GitLab fetches the secret from AWS Secrets Manager and stores the value in a temporary file. The path to this file is stored in a CI/CD variable, similar to file type CI/CD variables.

Troubleshooting

Refer to OIDC for AWS troubleshooting for general problems when setting up OIDC with AWS.

Error: `no EC2 IMDS role found`

The following error might happen if both of these conditions are true:

The CI/CD job is configured to use IAM role authentication.
The job is executed by a runner with the Kubernetes executor hosted on AWS EKS.

Resolving secrets
Resolving secret "MY_AWS_SECRET"...
Using "aws_secrets_manager" secret resolver...
ERROR: Job failed (system failure): resolving secrets: operation error Secrets Manager: GetSecretValue, get identity: get credentials: failed to refresh cached credentials, no EC2 IMDS role found, operation error ec2imds: GetMetadata, canceled, context deadline exceeded

The Resolving secrets step is handled by the runner manager.

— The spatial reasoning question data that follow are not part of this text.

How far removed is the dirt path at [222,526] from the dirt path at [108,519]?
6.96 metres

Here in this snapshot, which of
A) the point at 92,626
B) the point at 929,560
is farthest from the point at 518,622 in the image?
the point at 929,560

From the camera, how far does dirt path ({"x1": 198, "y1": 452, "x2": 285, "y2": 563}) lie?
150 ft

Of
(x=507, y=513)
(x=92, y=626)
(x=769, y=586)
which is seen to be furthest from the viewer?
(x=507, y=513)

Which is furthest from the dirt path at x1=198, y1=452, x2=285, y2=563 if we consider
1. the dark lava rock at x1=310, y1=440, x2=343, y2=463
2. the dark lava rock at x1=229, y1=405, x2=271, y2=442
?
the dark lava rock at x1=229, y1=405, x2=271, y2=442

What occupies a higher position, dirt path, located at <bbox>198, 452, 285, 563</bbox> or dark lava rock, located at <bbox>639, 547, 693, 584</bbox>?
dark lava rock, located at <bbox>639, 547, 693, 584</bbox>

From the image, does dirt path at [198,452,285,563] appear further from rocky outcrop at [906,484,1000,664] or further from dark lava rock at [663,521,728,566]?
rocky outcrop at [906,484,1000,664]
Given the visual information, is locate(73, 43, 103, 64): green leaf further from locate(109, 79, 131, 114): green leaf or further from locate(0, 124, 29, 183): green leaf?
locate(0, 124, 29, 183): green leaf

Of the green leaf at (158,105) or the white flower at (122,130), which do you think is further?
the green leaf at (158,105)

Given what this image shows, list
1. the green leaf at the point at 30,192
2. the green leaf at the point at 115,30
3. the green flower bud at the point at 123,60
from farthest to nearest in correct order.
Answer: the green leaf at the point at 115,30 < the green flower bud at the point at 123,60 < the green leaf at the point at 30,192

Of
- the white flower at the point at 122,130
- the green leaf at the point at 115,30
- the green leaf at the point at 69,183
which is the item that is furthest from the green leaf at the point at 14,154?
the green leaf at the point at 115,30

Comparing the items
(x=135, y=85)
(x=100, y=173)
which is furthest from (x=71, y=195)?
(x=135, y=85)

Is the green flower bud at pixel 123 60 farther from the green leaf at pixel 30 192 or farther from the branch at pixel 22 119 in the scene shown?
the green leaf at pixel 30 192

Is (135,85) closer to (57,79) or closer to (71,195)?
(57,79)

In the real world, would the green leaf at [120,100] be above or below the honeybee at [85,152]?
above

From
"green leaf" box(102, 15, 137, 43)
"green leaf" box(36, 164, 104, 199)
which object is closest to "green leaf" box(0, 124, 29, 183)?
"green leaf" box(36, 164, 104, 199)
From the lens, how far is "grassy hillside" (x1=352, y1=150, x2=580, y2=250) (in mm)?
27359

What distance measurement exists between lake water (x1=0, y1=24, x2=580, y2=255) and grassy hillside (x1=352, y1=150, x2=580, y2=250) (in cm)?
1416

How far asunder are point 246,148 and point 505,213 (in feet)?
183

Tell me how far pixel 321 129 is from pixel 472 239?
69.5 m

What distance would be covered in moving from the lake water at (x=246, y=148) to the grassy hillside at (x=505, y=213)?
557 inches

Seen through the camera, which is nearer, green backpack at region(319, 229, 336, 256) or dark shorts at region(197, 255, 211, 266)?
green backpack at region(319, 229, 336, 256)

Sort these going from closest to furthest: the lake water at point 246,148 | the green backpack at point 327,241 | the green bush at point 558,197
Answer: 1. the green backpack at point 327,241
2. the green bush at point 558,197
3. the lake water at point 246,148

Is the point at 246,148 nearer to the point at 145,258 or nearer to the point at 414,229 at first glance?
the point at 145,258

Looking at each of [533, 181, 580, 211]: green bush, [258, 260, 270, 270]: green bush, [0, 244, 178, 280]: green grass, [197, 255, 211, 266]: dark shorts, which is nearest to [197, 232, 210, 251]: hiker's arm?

This step accesses IAM credentials cached in EC2 IMDS. If the IAM role has not been applied to the runner manager, the Resolving secrets step fails.

To address this error, apply the correct IAM role to the runner manager.

Applying the IAM role to the runner pods that are spawned and managed by the runner manager does not resolve this issue.